Leaves of Gold. How fitting. Just like that brilliant October day last year. Looking back, I think it was the last “field trip” he and I took. Back in the Honda, heading west, we drove to Shiloh Battlefield. Because my mom had often taken her students from Farmington High School there in the late ‘50s, she knew it well and it had always been a favorite picnic destination for her young family. That was more than a few years ago. Just a bit. We usually found our way there on a summer Sunday afternoon. She would pack the picnic tote with peanut butter sandwiches and several cans of shoestring potatoes. Maybe a few Chips Ahoy and canned pineapple. We’d pile out at a picnic area across from the Shiloh entrance and settle on a sizzling, scratchy concrete picnic table bench for a snack. Then we’d head in to climb all over the cannonball monuments and marvel at the Bloody Pond. I’d stand beside that still water in the shimmering heat, with no doubt that the muddy depth was actually blood from those dying soldiers, drifting still. I just knew it.

On this golden October day with Daddy, I downloaded the Shiloh Battlefield app as you do now, and let it narrate every stop along the way. The sky was brilliant blue with drifting white clouds. Hardwood trees, especially those maples, literally fluttered in transparent neon. Shimmering jewel tones among the matte brown oaks, beautifully balanced each other. It really was a perfect day. One of those days that you don’t realize is so perfect until you wish it could be repeated, down to the last detail.

We followed the route, beginning where the skirmish took place near Shiloh Church, proceeding on to where General Johnston bled out under the oak, past the Bloody Pond which was no longer as bloody as I remember, and finishing up where the reinforcements came in from the river, ending it all. The beauty of the place belies the tragedy, but that’s not what we thought too much about on that day. We really didn’t think at all. It was just a beautiful day that stands out among all others. Just two friends out and about on a stunningly gorgeous fall day. One of many. One in a million.

He wore his bright blue zip-up jacket and the U.S. Army cap that marked him as a veteran. It wasn’t at all the reason he wore it, but it did sometimes earn him a free Jacks gravy biscuit if someone recognized the significance. Once, it was an entire Cracker Barrel meal.
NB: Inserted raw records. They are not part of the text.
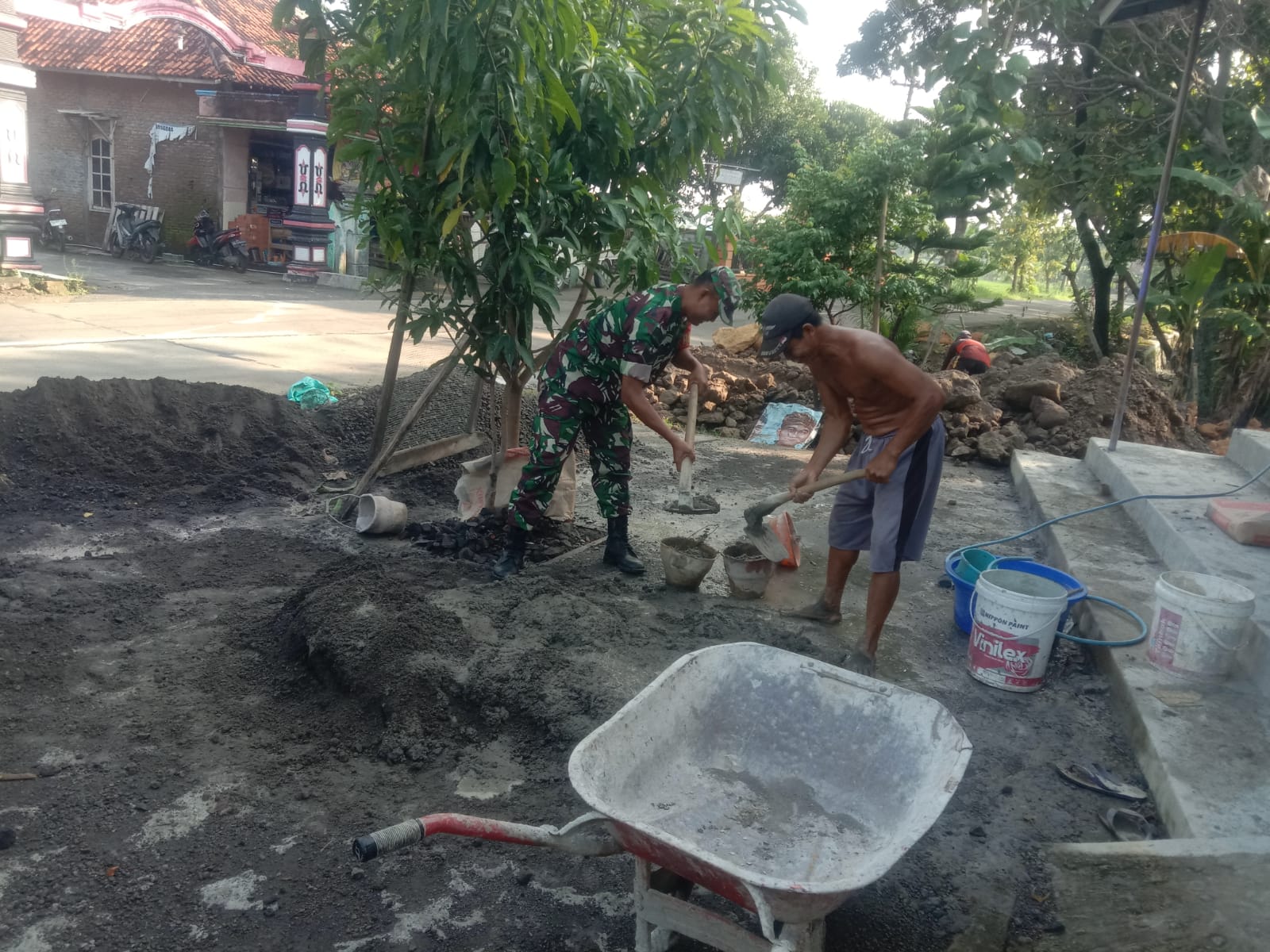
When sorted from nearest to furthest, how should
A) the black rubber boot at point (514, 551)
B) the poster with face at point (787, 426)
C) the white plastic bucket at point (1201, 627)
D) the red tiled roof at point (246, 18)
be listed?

On the last leg of the battlefield tour, the road winds down by the Tennessee River, past the Indian mound and up to the National Cemetery. It gets more heavily wooded and less traveled somehow, and that’s what I most remember. A gust of wind rattled limbs that were already tentative, loosening a shower of golds and reds and yellows, all skittering across the roadway in front of us, chasing one another like kids in a schoolyard. Happily set free and wild with abandon. Leaving this life for another. Leaves of gold.

A life of gold.

So, page 95. A page from a book that sat on our living room coffee table for decades without ever piquing my interest. But today, I open it to a poem called Away.

I cannot say, and I will not say

That he is dead. He is just away.

With a cheery smile and a wave of his hand,

He has wandered into an unknown land.

And left us dreaming how very fair

It needs must be since he lingers there.

Think of him faring on, as dear

In the love of There as the love of Here.

 

And so I will. Especially when the leaves begin to blow.